Keywords: Clinical trial, Stroke, Gait, Cane, Rehabilitation
Abstract
Background
Canes are usually prescribed for individuals with stroke with the purpose of improving walking and increasing safety. However, there is no consensus regarding the clinical effects of these aids on walking and participation.
Objective
This study will examine the efficacy of the provision of a cane to improve walking and increase participation after stroke.
Methods
This is a two-arm, prospectively registered, randomized trial with concealed allocation, blinded measurers, and intention-to-treat analysis. Fifty individuals with chronic stroke, categorized as slow or intermediate walkers (walking speeds ≤0.8 m/s), will participate. The experimental group will receive a single-point cane and instructions to use the cane anytime they need to walk. The control group will receive a placebo intervention, consisting of self-stretching exercises of the lower limb muscles and instructions to not use assistive devices. The primary outcome will be comfortable walking speed. Secondary outcomes will include walking step length, walking cadence, walking capacity, walking confidence, and participation. Outcomes will be collected by a researcher blinded to group allocation at baseline (Week 0), after intervention (Week 4), and one month beyond intervention (Week 8).
Conclusion
The provision of a single-point cane may help improving walking of slow and intermediate walkers after stroke. If walking is enhanced, the benefits may be carried over to participation, and individuals may experience greater free-living physical activity at home and in the community.

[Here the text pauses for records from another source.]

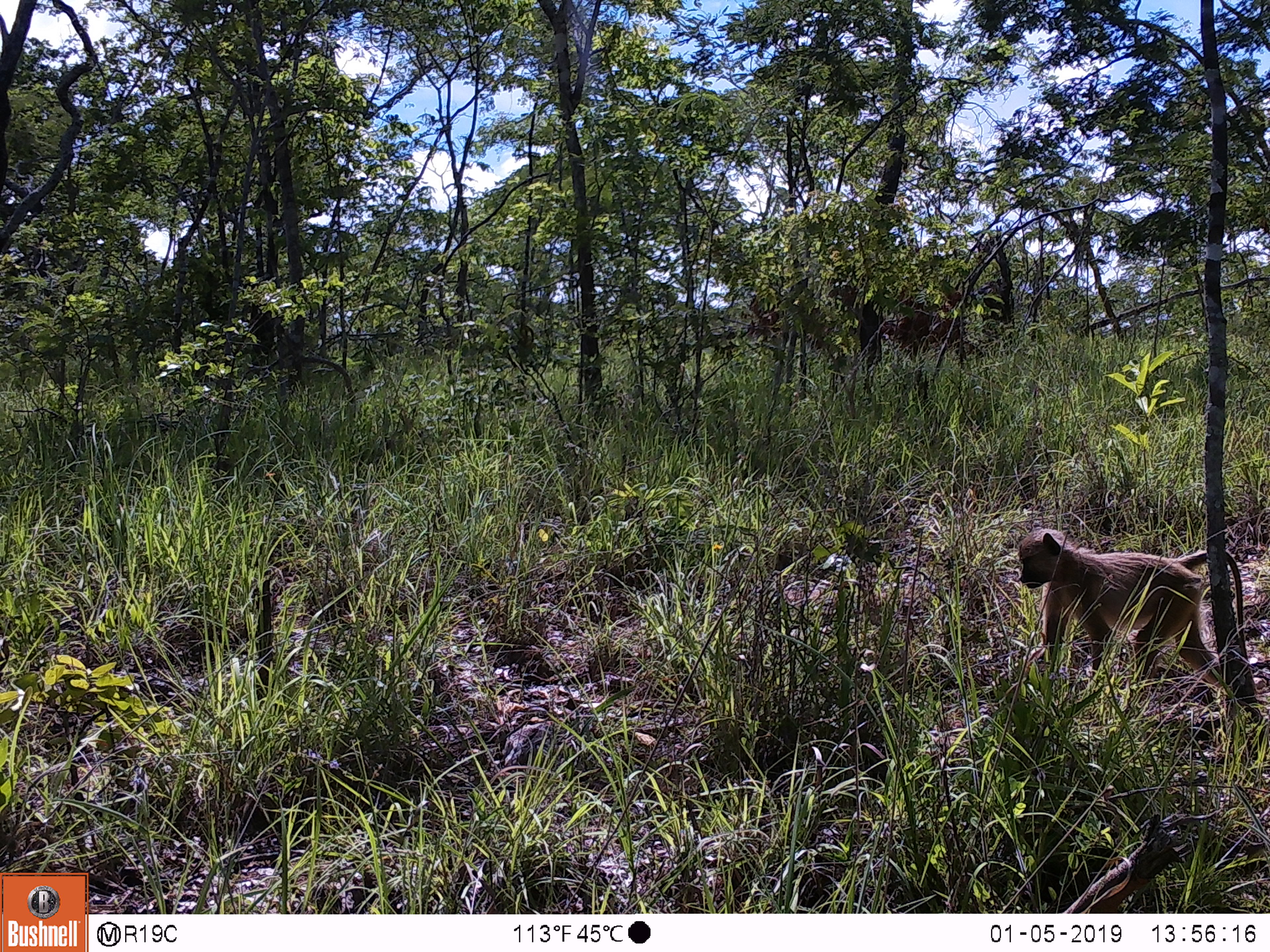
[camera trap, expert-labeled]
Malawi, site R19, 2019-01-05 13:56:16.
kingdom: Animalia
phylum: Chordata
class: Mammalia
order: Primates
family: Cercopithecidae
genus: Papio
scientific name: Papio cynocephalus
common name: yellow baboon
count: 1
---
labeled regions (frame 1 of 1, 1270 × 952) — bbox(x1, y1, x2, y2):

Introduction and rationale
Stroke is the leading cause of adult disability worldwide.1 Amongst the limitations in daily living activities, the ability to walk is reported by patients as the most important activity to recover after a stroke.2, 3 In addition, higher walking ability is related to greater independence and social participation; both performance and capacity of walking have been shown to predict participation.4 Thus, recovery of walking after stroke is one of the most important goals in neurological rehabilitation.5
Assistive devices, such as canes and crutches, are usually prescribed for individuals after stroke with the purpose of improving walking and increasing safety.6 Previous studies have examined the effects of assistive devices on walking parameters in individuals with stroke.7, 8, 9, 10, 11 The results suggested that assistive devices increase step length8 and comfortable and maximum walking speeds,7, 11 decrease cadence,7 and improve walking symmetry.9 No significant changes in maximum joint angles7 or trunk movements10 have been found. A narrative review12 summarized the effects of using a cane on walking in people with stroke. Although 19 experimental studies were included, methodological shortcomings, such as the absence of randomized trials and the predominance of cross-sectional studies with small samples (n < 20 participants), prevent the drawing of convincing conclusions regarding the effects of using a cane on walking. In addition, many of these studies included participants, who had been habitually using a cane, so that the magnitude of the benefits may have been overestimated.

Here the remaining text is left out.